Update the records below by replacing every "nucleus" with "nuclear region", leaving everything else as it is.

Collected data
^^^^
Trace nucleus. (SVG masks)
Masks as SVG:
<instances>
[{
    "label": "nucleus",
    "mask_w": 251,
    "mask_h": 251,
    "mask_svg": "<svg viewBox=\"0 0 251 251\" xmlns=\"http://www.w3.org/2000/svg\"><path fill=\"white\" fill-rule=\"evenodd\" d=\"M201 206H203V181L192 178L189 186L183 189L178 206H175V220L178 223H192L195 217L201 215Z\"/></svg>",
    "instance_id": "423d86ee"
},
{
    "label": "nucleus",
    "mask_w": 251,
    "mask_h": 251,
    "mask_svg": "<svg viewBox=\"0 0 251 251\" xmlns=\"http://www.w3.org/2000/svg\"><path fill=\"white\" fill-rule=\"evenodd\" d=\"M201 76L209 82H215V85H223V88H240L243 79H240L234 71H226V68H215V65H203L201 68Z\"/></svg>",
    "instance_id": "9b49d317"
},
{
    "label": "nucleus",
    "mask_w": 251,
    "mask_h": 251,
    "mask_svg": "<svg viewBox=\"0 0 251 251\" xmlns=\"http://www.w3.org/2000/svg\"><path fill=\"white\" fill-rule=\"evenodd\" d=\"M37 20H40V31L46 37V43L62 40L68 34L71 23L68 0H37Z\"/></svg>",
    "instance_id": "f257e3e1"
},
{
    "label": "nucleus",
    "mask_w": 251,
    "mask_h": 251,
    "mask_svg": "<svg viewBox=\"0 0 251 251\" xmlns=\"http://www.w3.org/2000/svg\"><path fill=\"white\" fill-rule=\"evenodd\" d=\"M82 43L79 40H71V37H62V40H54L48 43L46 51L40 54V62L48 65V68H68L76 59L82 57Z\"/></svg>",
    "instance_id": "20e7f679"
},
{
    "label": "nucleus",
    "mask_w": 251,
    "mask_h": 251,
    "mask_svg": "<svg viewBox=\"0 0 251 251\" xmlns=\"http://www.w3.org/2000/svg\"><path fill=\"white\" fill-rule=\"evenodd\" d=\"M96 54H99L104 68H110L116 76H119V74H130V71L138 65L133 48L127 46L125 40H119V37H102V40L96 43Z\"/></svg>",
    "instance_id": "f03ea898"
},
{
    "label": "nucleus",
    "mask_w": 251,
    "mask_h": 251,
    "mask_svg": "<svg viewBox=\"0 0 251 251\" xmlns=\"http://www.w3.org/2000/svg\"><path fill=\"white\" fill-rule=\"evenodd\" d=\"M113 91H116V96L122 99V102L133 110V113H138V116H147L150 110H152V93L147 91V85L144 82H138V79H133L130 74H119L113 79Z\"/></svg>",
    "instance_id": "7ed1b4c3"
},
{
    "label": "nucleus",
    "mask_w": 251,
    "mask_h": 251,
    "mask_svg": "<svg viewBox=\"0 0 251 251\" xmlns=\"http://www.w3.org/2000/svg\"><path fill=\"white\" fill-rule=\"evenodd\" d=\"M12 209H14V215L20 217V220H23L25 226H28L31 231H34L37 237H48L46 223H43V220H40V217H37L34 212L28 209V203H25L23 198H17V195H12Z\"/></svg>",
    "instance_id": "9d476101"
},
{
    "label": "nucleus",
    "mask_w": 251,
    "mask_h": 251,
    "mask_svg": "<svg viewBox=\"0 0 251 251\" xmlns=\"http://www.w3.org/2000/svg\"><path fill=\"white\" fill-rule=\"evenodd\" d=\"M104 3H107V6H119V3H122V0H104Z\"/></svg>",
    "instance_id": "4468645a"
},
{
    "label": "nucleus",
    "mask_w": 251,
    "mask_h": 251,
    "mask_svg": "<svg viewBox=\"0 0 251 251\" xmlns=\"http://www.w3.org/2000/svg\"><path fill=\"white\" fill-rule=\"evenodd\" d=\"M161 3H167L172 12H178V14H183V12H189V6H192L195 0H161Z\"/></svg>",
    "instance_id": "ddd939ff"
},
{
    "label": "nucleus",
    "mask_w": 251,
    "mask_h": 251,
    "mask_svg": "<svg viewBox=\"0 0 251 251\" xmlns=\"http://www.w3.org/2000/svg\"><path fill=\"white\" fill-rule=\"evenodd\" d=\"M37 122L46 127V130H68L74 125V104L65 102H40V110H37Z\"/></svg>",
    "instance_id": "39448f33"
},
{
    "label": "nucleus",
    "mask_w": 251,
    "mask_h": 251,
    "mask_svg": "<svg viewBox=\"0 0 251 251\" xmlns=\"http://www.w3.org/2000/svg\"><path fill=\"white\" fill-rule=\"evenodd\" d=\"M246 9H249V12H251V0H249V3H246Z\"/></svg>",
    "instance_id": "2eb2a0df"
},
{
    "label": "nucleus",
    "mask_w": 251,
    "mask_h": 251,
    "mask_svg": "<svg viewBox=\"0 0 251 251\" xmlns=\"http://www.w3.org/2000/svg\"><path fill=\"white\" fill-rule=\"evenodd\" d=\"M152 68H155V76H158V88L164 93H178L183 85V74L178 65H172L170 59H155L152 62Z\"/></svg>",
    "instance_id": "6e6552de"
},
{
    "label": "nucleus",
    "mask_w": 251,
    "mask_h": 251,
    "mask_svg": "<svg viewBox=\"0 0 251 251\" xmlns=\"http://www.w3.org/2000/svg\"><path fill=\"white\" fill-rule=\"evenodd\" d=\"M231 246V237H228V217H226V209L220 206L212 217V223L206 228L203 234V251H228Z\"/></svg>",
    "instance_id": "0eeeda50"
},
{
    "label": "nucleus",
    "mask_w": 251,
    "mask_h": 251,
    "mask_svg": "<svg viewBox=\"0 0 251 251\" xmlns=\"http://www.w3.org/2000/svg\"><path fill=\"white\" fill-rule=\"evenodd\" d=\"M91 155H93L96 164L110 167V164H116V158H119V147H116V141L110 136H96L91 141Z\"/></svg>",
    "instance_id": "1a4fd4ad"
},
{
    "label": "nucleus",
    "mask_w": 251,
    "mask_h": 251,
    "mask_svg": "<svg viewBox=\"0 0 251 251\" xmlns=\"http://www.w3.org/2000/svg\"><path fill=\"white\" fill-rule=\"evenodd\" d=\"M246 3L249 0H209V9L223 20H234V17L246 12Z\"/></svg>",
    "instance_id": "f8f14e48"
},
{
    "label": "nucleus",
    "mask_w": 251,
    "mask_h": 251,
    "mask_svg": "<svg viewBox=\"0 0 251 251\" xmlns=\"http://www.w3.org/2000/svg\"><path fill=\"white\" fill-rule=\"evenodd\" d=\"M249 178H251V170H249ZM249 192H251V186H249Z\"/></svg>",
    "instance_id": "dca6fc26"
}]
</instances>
^^^^
▶ Full solution
Trace nuclear region. (SVG masks)
Masks as SVG:
<instances>
[{
    "label": "nuclear region",
    "mask_w": 251,
    "mask_h": 251,
    "mask_svg": "<svg viewBox=\"0 0 251 251\" xmlns=\"http://www.w3.org/2000/svg\"><path fill=\"white\" fill-rule=\"evenodd\" d=\"M201 206H203V181L192 178L189 186L183 189L178 206H175V220L178 223H192L195 217L201 215Z\"/></svg>",
    "instance_id": "423d86ee"
},
{
    "label": "nuclear region",
    "mask_w": 251,
    "mask_h": 251,
    "mask_svg": "<svg viewBox=\"0 0 251 251\" xmlns=\"http://www.w3.org/2000/svg\"><path fill=\"white\" fill-rule=\"evenodd\" d=\"M201 76L209 82H215V85H223V88H240L243 79H240L234 71H226V68H215V65H203L201 68Z\"/></svg>",
    "instance_id": "9b49d317"
},
{
    "label": "nuclear region",
    "mask_w": 251,
    "mask_h": 251,
    "mask_svg": "<svg viewBox=\"0 0 251 251\" xmlns=\"http://www.w3.org/2000/svg\"><path fill=\"white\" fill-rule=\"evenodd\" d=\"M37 20H40V31L46 37V43L62 40L68 34L71 23L68 0H37Z\"/></svg>",
    "instance_id": "f257e3e1"
},
{
    "label": "nuclear region",
    "mask_w": 251,
    "mask_h": 251,
    "mask_svg": "<svg viewBox=\"0 0 251 251\" xmlns=\"http://www.w3.org/2000/svg\"><path fill=\"white\" fill-rule=\"evenodd\" d=\"M82 43L79 40H71V37H62V40H54L48 43L46 51L40 54V62L48 65V68H68L76 59L82 57Z\"/></svg>",
    "instance_id": "20e7f679"
},
{
    "label": "nuclear region",
    "mask_w": 251,
    "mask_h": 251,
    "mask_svg": "<svg viewBox=\"0 0 251 251\" xmlns=\"http://www.w3.org/2000/svg\"><path fill=\"white\" fill-rule=\"evenodd\" d=\"M96 54H99L104 68H110L116 76H119V74H130V71L138 65L133 48L127 46L125 40H119V37H102V40L96 43Z\"/></svg>",
    "instance_id": "f03ea898"
},
{
    "label": "nuclear region",
    "mask_w": 251,
    "mask_h": 251,
    "mask_svg": "<svg viewBox=\"0 0 251 251\" xmlns=\"http://www.w3.org/2000/svg\"><path fill=\"white\" fill-rule=\"evenodd\" d=\"M113 91H116V96L122 99V102L133 110V113H138V116H147L150 110H152V93L147 91V85L144 82H138V79H133L130 74H119L113 79Z\"/></svg>",
    "instance_id": "7ed1b4c3"
},
{
    "label": "nuclear region",
    "mask_w": 251,
    "mask_h": 251,
    "mask_svg": "<svg viewBox=\"0 0 251 251\" xmlns=\"http://www.w3.org/2000/svg\"><path fill=\"white\" fill-rule=\"evenodd\" d=\"M12 209H14V215L20 217V220H23L25 226H28L31 231H34L37 237H48L46 223H43V220H40V217H37L34 212L28 209V203H25L23 198H17V195H12Z\"/></svg>",
    "instance_id": "9d476101"
},
{
    "label": "nuclear region",
    "mask_w": 251,
    "mask_h": 251,
    "mask_svg": "<svg viewBox=\"0 0 251 251\" xmlns=\"http://www.w3.org/2000/svg\"><path fill=\"white\" fill-rule=\"evenodd\" d=\"M104 3H107V6H119V3H122V0H104Z\"/></svg>",
    "instance_id": "4468645a"
},
{
    "label": "nuclear region",
    "mask_w": 251,
    "mask_h": 251,
    "mask_svg": "<svg viewBox=\"0 0 251 251\" xmlns=\"http://www.w3.org/2000/svg\"><path fill=\"white\" fill-rule=\"evenodd\" d=\"M161 3H167L172 12H178V14H183V12H189V6H192L195 0H161Z\"/></svg>",
    "instance_id": "ddd939ff"
},
{
    "label": "nuclear region",
    "mask_w": 251,
    "mask_h": 251,
    "mask_svg": "<svg viewBox=\"0 0 251 251\" xmlns=\"http://www.w3.org/2000/svg\"><path fill=\"white\" fill-rule=\"evenodd\" d=\"M37 122L46 127V130H68L74 125V104L65 102H40V110H37Z\"/></svg>",
    "instance_id": "39448f33"
},
{
    "label": "nuclear region",
    "mask_w": 251,
    "mask_h": 251,
    "mask_svg": "<svg viewBox=\"0 0 251 251\" xmlns=\"http://www.w3.org/2000/svg\"><path fill=\"white\" fill-rule=\"evenodd\" d=\"M246 9H249V12H251V0H249V3H246Z\"/></svg>",
    "instance_id": "2eb2a0df"
},
{
    "label": "nuclear region",
    "mask_w": 251,
    "mask_h": 251,
    "mask_svg": "<svg viewBox=\"0 0 251 251\" xmlns=\"http://www.w3.org/2000/svg\"><path fill=\"white\" fill-rule=\"evenodd\" d=\"M152 68H155V76H158V88L164 93H178L183 85V74L178 65H172L170 59H155L152 62Z\"/></svg>",
    "instance_id": "6e6552de"
},
{
    "label": "nuclear region",
    "mask_w": 251,
    "mask_h": 251,
    "mask_svg": "<svg viewBox=\"0 0 251 251\" xmlns=\"http://www.w3.org/2000/svg\"><path fill=\"white\" fill-rule=\"evenodd\" d=\"M231 246V237H228V217H226V209L220 206L212 217V223L206 228L203 234V251H228Z\"/></svg>",
    "instance_id": "0eeeda50"
},
{
    "label": "nuclear region",
    "mask_w": 251,
    "mask_h": 251,
    "mask_svg": "<svg viewBox=\"0 0 251 251\" xmlns=\"http://www.w3.org/2000/svg\"><path fill=\"white\" fill-rule=\"evenodd\" d=\"M91 155H93L96 164L110 167V164H116V158H119V147H116V141L110 136H96L91 141Z\"/></svg>",
    "instance_id": "1a4fd4ad"
},
{
    "label": "nuclear region",
    "mask_w": 251,
    "mask_h": 251,
    "mask_svg": "<svg viewBox=\"0 0 251 251\" xmlns=\"http://www.w3.org/2000/svg\"><path fill=\"white\" fill-rule=\"evenodd\" d=\"M246 3L249 0H209V9L223 20H234V17L246 12Z\"/></svg>",
    "instance_id": "f8f14e48"
},
{
    "label": "nuclear region",
    "mask_w": 251,
    "mask_h": 251,
    "mask_svg": "<svg viewBox=\"0 0 251 251\" xmlns=\"http://www.w3.org/2000/svg\"><path fill=\"white\" fill-rule=\"evenodd\" d=\"M249 178H251V170H249ZM249 192H251V186H249Z\"/></svg>",
    "instance_id": "dca6fc26"
}]
</instances>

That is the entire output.